Ao que parece, é como se todo gesto sem lucro fosse um prejuízo; perda de tempo, de dinheiro e daquilo que não se sabe o quê; é como se um sinal de esforço ou dedicação fosse uma troca injusta, quando não há retorno imediato, ou, no mínimo, na mesma proporção.
Mais do que dar exemplos - já pensei em vários, enquanto escrevo este texto... - o melhor é propor um olhar para o lado: o meu e o seu. Já fez isso? Então continue lendo... Será que esses exemplos que nos borbulharam foram motivados por injustiças sofridas ou será a busca por uma compensação, de uma necessidade maior? Será que fomos ou estamos sendo tão ludibriados, a ponto de nos colocarmos vigias constantes e implacáveis contra atos que, com outro olhar, seria apenas um exercício de boa vivência?
Que falta é essa, ou melhor, que necessidade de ganho constante é essa que nos faz sujeitos desenfreados pelas vantagens, e que tanto machuca quando algo não traz benefício?
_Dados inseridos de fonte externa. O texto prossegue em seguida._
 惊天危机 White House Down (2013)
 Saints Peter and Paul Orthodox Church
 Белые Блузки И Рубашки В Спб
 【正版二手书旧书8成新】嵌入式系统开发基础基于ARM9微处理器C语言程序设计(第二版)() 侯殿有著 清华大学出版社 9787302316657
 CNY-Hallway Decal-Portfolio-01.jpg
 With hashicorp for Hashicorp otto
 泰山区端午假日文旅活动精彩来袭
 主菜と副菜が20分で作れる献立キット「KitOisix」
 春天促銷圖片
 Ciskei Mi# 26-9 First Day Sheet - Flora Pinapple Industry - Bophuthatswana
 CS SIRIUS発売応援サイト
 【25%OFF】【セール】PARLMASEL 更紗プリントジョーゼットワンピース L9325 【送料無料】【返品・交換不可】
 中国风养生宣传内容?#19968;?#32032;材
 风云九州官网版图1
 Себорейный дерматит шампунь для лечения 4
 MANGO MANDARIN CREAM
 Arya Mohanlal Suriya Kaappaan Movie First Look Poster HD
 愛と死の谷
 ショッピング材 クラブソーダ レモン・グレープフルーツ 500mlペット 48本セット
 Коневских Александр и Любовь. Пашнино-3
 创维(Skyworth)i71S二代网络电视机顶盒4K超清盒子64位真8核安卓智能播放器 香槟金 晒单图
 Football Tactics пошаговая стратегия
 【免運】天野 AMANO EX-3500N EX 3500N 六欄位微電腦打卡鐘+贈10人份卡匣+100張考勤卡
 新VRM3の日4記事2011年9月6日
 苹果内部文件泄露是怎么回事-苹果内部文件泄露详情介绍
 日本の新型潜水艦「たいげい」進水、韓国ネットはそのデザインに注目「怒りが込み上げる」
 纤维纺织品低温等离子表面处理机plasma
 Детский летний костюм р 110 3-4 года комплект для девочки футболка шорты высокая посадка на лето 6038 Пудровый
Será que o lucro é sempre um lucro? Será que permitir-se a uma gentileza é perder oportunidade de ganhos, de um minuto a mais num caixa de supermercado, ajudar a um colega de trabalho, escutar um amigo? Dia desses, li: “o surdo é que não tem espaço para um amigo”. E a quem não se permite uma gentileza, que frase poderíamos criar? Será que estamos ficando surdos e cegos em meio à correria por oportunidades? Será irreal, fora de propósito parar para pensar em como estamos nos portando diante do outro, da vida? Será que é perder tempo, chances?
Quem sabe ceder em um momento oportuno, onde se pode fazer a diferença na vida das pessoas, não seja um exercício a uma convivência mais harmônica, e, principalmente, uma valoração de si mesmo, da própria tolerância? Quem sabe a nossa indignação por um erro no trânsito, passível a todos nós, não seja mais digna de longas e extensas buzinadas de reprovação, como se fôssemos inatingíveis pelos deslizes? Afinal, que falhas pessoais são essas que nos fazem projetar no outro essa insatisfação?
É claro que temos que ponderar essas relações. Afinal, as trocas são importantes. Fazendo isso, é só seguir. Não se fala aqui em submissão, mas numa proposta a olharmos para o que realmente nos incomoda; o que realmente nos torna leões vorazes das oportunidades, sem prejuízos, a qualquer custo.
Já que o mundo não acabou, que tal pensarmos nessa tal necessidade de ganho e falta de cumplicidade como, talvez, fugas de nós mesmos diante desse desenfreado e impositivo modo de vida?